The problem, then, is that the construction of the album doesn’t leave a lot of room for noticing the actual songs that Hiorthøy has written. Honestly, there’s not much to notice. There’s a track here called “Goodbye to Song”, and it’s a wispy little thing with some violins thrown in for texture, but just as it gets going, it starts over again with a different theme. And then it ends after three minutes, and for what? A quick blast of forgettable pleasantry? Develop any one of these themes for three minutes, and maybe you have something worth exploring, but it just doesn’t do anything. “Beats Mistake” is the same way, with its organs, pianos, and Boards of Canada-style drum programming.
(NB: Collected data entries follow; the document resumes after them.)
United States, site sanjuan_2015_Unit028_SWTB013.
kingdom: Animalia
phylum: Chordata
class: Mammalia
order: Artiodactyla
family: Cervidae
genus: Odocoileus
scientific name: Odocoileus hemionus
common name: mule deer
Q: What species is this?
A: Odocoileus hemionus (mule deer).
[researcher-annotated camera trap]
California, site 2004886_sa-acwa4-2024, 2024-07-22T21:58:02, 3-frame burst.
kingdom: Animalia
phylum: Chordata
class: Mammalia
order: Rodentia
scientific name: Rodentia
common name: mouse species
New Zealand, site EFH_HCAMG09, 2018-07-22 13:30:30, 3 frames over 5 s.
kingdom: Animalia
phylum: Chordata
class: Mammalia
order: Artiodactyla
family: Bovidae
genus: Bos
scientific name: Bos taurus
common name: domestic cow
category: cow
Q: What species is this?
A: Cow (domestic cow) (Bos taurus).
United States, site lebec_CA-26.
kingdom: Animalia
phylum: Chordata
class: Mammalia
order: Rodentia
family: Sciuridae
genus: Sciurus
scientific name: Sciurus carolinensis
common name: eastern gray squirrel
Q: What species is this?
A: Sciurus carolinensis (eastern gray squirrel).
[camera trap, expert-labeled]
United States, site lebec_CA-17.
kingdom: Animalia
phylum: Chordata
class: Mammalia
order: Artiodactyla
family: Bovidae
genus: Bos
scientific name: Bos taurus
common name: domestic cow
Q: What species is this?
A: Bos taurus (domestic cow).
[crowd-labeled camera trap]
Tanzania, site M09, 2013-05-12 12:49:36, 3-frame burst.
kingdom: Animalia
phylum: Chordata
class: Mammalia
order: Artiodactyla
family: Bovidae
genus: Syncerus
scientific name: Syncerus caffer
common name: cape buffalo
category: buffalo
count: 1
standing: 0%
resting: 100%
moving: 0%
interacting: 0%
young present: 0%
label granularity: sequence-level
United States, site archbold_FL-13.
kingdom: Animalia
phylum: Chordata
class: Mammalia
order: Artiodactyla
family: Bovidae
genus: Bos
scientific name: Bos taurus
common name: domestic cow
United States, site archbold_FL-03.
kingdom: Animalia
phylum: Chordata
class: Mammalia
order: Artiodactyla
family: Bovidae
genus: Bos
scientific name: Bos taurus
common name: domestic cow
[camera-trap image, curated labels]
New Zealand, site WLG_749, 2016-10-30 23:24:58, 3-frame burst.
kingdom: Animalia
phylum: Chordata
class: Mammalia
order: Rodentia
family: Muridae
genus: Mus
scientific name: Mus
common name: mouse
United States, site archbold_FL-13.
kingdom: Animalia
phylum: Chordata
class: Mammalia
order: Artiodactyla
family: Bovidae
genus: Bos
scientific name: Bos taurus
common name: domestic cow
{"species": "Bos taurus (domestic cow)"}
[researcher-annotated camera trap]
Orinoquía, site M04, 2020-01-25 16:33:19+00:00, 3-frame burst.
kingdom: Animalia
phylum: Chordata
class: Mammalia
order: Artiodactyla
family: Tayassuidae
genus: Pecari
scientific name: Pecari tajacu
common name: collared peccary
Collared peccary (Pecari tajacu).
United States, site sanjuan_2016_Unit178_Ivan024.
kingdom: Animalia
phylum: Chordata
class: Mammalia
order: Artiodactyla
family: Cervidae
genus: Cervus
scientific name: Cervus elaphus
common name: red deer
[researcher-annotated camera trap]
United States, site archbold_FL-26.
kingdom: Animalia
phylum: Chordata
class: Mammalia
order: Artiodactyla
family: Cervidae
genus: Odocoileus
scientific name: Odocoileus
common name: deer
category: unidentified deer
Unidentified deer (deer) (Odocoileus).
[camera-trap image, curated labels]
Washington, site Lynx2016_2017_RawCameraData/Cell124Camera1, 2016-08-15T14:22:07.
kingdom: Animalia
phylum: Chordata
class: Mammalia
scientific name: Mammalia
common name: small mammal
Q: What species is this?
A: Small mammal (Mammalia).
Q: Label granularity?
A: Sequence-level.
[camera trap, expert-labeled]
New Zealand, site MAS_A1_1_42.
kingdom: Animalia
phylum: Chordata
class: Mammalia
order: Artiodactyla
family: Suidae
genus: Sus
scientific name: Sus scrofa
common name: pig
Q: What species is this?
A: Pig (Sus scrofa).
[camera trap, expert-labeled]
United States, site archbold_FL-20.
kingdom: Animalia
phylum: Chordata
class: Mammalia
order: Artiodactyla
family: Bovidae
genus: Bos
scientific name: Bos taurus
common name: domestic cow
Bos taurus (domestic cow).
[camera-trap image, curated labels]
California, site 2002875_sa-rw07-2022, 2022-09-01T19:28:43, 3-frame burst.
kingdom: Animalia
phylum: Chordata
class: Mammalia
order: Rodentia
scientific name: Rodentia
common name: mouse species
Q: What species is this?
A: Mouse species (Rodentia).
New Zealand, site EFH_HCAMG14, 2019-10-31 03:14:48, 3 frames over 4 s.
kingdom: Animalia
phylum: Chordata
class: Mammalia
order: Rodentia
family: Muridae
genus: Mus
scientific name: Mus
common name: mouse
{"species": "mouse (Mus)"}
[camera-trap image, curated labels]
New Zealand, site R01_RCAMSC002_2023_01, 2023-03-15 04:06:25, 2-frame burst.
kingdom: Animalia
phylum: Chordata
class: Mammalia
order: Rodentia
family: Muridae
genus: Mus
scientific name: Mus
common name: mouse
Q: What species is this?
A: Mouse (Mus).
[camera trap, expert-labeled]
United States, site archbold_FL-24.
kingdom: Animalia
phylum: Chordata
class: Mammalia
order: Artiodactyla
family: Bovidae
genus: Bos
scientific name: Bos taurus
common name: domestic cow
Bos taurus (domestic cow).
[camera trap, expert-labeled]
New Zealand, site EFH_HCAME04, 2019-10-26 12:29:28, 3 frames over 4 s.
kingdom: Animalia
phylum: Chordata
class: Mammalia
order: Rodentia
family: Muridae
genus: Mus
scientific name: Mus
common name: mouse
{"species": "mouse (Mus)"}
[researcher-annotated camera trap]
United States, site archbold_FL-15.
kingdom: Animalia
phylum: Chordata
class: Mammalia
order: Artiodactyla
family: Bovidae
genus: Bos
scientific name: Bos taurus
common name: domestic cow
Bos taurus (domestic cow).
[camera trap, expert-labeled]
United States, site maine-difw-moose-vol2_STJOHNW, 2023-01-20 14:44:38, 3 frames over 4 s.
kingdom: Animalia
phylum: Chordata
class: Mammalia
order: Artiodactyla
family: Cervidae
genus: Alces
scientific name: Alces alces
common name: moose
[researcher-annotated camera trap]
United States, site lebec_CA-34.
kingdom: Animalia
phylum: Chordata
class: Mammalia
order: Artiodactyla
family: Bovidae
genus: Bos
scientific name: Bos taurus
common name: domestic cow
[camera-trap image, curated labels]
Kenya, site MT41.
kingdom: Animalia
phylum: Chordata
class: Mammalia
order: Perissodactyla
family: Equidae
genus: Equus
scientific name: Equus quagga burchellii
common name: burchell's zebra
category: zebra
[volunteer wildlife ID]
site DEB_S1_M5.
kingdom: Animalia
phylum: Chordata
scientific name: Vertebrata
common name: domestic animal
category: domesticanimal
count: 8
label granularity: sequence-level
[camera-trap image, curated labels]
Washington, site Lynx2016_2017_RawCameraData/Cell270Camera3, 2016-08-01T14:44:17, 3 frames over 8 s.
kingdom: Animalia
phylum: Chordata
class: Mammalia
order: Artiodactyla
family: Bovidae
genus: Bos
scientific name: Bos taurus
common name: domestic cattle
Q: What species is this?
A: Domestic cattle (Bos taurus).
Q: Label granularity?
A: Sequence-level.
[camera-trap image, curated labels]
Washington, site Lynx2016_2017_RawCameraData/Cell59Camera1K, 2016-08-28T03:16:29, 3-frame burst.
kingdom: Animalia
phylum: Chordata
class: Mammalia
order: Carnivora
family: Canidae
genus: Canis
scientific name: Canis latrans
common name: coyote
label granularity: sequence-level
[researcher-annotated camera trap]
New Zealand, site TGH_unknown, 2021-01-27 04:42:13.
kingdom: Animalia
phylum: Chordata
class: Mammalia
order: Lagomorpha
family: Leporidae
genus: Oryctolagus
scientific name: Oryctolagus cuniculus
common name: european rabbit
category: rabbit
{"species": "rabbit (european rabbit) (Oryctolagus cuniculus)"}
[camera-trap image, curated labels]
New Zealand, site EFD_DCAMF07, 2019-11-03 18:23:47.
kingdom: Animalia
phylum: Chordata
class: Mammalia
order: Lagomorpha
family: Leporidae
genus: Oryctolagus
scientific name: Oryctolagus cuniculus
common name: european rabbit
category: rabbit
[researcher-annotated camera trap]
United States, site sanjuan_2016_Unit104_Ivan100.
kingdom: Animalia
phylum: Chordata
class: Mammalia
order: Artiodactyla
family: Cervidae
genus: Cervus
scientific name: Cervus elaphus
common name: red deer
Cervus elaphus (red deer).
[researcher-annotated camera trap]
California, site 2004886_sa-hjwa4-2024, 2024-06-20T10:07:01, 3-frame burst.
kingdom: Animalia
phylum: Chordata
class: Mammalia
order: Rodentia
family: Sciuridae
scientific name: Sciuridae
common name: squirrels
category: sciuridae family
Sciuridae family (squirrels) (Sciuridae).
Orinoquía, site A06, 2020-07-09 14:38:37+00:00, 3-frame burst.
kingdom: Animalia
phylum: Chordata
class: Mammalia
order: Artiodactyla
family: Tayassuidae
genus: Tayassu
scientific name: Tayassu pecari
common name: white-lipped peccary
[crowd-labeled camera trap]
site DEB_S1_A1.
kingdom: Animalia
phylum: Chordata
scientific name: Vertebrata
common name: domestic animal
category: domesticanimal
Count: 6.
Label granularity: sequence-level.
The only thing that separates “Beats Mistake” from anything else in the genre is a sample that shows up toward the end that shouts “Let’s get butt-naked and fuck!”, which comes off as nothing more than juvenile and unnecessary.
Interestingly, it seems that Hiorthøy saves his best moments for the tracks with Norwegian titles. “Den Långa Berättelsen Om Stöv Och Vatten” is a lovely little bit of piano noodling that also doesn’t go anywhere, but at least it treads water in an interesting way. “Hon Var Otydlig, Som En Gas”, for its part, is a fun little minute or so of acoustic plucking. On the English-language tip, the opener “I Thought We Could Eat Friends” is a fantastic bit of synthpop noodling, sort of like how Dead or Alive would sound with no vocals, better beats, and Paxil.
I’d imagine it’s easy to get caught up in the production of an album, giving it a specific sound and sticking with that sound over 10 or more tracks. In this case, Hiorthøy’s work is masterful at finding a happy medium between the organic and the electronic, walking a thin line while never falling into the rut of making the same song 11 times. Still, it’s as if Hiorthøy spent so much time making My Last Day sound great that he mistook that achievement for making something that was truly memorable. In this, My Last Day never quite succeeds.